::: Record set

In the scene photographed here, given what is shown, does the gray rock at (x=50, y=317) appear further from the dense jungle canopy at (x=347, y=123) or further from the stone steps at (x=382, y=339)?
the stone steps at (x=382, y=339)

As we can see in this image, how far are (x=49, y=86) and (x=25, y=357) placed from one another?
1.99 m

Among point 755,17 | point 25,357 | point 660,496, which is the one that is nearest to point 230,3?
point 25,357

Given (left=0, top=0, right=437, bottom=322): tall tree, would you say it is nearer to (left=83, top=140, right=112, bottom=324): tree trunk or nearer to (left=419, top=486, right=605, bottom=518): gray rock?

::::::

Prompt :: Rename "gray rock" to "granite boulder" wherever it occurs in the records above, and give all the records again with nothing else changed.

Written response ::
In the scene photographed here, given what is shown, does the granite boulder at (x=50, y=317) appear further from the dense jungle canopy at (x=347, y=123) or further from the stone steps at (x=382, y=339)?
the stone steps at (x=382, y=339)

As we can see in this image, how far are (x=49, y=86) and (x=25, y=357) placed from one another?
1.99 m

Among point 755,17 | point 25,357 | point 660,496, which is the one that is nearest to point 230,3?
point 25,357

Given (left=0, top=0, right=437, bottom=322): tall tree, would you say it is nearer to (left=83, top=140, right=112, bottom=324): tree trunk or nearer to (left=419, top=486, right=605, bottom=518): granite boulder?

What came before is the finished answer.